Merchant Marines to mark National Maritime Day
A group of courageous mariners deemed the “unsung heroes” of World War II will mark their annual day of celebration next week in a year that also saw them receive long-awaited honors in the form of Congressional Gold Medals.
The Merchant Marines, an auxiliary to the U.S. Navy in any military conflict and transporters of good in peace times, will celebrate National Maritime Day on May 22.
“It sheds a little light on an industry that remains in the shadows,” said Anthony “Dru” DiMattia, chairman of the Merchant Marine Memorial Committee in Southwest Florida, and a 30-year Merchant Marine in his own right. “It’s nice to bring recognition to an industry of people who work behind the scenes that are a part of a huge network of our society in moving freight and cargo. The U.S. Merchant Marine is a big player in that.”
The Merchant Marine, for instance, plays a vital role in transporting goods on U.S. flagged vessels controlled by mariners, such as grain, other agricultural products and petroleum, to name a few.
The two medical Navy ships that recently came into New York City’s harbor to help with coronavirus patients — Comfort and Mercy — were manned and operated by Merchant Marines.
On March 14 of this year, World War II Merchant Mariners were — after many, many years of efforts — were awarded Congressional Medals of Honor thanks to efforts by the American Maritime Partnership and congressman around the country.

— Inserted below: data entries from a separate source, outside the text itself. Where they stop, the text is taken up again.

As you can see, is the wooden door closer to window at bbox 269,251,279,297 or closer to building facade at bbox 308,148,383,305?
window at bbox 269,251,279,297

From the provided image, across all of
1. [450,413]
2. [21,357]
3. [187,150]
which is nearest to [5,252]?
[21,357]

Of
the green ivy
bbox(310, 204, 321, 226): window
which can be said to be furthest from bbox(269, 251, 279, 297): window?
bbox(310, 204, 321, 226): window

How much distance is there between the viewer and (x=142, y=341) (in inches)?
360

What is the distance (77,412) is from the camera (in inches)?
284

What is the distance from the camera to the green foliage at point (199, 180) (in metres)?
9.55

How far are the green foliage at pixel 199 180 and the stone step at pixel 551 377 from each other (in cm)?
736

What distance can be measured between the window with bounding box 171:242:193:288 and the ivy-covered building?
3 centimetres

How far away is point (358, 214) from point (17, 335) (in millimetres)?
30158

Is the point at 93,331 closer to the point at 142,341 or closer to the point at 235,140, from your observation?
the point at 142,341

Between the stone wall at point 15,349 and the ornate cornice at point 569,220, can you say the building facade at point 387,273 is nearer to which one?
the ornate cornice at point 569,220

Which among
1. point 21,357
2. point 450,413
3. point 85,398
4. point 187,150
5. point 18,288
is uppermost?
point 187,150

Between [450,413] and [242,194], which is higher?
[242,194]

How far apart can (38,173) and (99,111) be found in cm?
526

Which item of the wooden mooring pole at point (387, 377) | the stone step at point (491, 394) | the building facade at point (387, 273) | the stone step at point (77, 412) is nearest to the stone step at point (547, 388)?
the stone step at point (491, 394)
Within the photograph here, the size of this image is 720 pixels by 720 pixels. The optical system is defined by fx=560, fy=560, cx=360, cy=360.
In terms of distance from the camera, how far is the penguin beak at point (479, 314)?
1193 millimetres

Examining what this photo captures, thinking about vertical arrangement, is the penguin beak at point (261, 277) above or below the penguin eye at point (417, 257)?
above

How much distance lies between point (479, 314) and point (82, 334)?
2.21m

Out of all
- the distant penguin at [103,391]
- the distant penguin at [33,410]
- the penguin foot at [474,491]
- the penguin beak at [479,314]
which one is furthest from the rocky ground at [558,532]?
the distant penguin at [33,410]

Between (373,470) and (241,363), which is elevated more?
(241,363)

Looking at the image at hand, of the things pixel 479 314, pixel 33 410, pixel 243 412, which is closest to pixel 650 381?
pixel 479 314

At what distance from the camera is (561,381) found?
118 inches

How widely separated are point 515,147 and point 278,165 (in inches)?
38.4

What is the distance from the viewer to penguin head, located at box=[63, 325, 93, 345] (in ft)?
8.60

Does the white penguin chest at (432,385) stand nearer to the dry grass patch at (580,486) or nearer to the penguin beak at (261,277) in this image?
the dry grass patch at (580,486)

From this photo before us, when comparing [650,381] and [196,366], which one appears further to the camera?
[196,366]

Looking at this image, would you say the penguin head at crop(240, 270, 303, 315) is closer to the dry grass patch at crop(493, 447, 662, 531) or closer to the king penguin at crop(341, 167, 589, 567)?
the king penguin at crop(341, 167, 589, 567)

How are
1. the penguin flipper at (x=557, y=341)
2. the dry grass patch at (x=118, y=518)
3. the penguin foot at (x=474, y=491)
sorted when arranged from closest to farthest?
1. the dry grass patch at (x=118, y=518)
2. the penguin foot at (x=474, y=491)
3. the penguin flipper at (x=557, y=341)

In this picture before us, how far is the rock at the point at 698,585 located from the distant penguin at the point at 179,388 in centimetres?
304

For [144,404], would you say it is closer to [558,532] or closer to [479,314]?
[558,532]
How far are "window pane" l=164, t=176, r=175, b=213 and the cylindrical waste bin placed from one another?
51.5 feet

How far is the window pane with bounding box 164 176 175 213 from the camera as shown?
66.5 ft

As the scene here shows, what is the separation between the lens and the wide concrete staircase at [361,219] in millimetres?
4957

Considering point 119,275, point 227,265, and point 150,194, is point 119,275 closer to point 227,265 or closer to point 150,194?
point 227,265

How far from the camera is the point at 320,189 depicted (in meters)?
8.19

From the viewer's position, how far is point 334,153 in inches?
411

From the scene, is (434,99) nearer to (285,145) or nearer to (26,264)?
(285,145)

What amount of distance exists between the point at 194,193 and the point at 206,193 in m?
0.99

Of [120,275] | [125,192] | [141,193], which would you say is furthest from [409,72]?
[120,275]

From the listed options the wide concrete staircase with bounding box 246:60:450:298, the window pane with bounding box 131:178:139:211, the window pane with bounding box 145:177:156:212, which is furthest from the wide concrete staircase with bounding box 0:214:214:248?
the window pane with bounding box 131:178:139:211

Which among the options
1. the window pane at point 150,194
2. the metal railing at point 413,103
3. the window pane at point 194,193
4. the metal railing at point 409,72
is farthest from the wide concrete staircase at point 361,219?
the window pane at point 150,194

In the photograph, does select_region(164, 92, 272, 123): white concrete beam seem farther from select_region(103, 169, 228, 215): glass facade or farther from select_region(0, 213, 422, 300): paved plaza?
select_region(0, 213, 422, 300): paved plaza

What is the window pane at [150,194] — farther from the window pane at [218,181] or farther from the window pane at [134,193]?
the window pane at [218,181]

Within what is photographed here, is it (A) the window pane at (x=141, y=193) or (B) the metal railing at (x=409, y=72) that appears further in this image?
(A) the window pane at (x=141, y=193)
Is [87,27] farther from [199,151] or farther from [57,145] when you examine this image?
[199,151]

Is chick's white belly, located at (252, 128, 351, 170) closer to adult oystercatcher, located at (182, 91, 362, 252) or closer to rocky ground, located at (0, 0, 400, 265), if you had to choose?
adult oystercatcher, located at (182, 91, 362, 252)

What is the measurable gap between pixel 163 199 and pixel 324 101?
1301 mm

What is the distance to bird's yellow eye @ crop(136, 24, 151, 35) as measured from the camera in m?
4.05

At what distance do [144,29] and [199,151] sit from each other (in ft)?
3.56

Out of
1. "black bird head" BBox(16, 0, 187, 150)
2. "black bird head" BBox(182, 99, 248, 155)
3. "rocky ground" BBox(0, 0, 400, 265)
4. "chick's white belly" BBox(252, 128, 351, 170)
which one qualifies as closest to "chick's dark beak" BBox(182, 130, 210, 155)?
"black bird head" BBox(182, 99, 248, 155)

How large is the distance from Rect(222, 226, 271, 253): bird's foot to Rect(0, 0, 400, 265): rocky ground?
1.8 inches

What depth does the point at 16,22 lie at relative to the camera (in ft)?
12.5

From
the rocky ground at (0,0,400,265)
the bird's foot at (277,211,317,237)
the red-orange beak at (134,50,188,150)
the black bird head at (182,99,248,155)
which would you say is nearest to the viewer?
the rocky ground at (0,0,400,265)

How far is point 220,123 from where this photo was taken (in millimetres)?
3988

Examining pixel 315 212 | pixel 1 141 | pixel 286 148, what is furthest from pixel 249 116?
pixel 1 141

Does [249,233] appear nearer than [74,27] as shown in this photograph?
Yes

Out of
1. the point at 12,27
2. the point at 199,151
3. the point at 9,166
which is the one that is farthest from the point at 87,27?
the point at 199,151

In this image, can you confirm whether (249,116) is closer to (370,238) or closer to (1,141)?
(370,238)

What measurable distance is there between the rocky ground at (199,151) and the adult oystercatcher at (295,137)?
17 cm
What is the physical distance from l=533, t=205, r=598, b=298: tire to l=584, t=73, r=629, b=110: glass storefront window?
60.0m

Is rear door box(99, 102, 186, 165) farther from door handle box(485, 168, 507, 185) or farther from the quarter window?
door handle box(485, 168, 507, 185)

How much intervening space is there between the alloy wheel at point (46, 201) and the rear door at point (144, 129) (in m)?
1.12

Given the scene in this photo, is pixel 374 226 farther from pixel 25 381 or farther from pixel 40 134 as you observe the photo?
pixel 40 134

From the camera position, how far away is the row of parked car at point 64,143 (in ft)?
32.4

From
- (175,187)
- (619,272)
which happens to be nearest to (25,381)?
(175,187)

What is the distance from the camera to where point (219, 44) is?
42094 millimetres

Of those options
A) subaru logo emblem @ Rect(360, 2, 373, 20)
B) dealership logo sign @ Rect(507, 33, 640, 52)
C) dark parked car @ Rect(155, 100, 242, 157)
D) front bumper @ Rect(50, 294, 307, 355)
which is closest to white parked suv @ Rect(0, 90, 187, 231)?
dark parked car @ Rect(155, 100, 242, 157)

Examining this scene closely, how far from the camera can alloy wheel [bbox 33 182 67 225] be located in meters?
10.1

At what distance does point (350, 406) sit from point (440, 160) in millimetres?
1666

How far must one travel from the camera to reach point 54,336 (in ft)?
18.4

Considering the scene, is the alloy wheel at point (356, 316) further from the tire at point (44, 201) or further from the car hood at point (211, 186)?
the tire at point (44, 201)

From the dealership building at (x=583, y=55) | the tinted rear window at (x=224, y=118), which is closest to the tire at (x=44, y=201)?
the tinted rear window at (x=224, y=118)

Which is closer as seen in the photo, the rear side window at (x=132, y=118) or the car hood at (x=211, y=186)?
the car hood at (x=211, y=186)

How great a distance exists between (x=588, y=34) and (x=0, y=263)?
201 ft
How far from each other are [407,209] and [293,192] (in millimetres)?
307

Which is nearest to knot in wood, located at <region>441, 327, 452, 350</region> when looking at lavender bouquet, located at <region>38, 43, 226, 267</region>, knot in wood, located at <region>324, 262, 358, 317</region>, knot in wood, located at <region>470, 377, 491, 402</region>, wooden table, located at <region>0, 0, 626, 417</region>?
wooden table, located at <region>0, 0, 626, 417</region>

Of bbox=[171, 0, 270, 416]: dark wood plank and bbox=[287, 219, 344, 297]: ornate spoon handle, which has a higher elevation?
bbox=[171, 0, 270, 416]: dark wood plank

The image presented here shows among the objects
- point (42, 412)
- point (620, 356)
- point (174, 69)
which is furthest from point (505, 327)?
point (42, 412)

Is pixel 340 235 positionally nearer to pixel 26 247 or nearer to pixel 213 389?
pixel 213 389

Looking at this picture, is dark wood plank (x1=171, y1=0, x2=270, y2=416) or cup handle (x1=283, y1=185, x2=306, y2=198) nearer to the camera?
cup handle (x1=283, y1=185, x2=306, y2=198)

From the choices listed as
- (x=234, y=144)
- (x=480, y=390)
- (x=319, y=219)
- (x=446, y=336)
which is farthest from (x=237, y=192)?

President Donald Trump signed the Congressional Gold Medal Act, recognizing the mariners and their vital contribution to the Allied victory that took place 75 years ago.
“This was a grassroots effort that began years ago,” Di Mattia said. “The fact that the president finally signed this into law speaks so highly to the fact that we’re not giving up.”
Merchant Mariners have been working for recognition of their efforts in World War II for decades. It took Merchant Mariners 43 years to receive veteran status in 1988 for their efforts in the early 1940s. While earning veteran status was a victory, many Merchant Marines from that time were an average age 60, missing out on the G.I Bill and other useful veteran programs.
“It’s taken since (1988) for them to even be recognized with one of the highest medals a government can bestow on a citizen, so look at the time that’s passed,” Di Mattia said.
While the Merchant Marines are civilian mariners, they were, in fact, involved in heavy combat 75 years ago.
The U.S. Merchant Marines was incorporated in 1775 and has participated as the nation’s maritime fleet in peace and every war since.
Their role in World War II was not just of significant importance, but of great loss.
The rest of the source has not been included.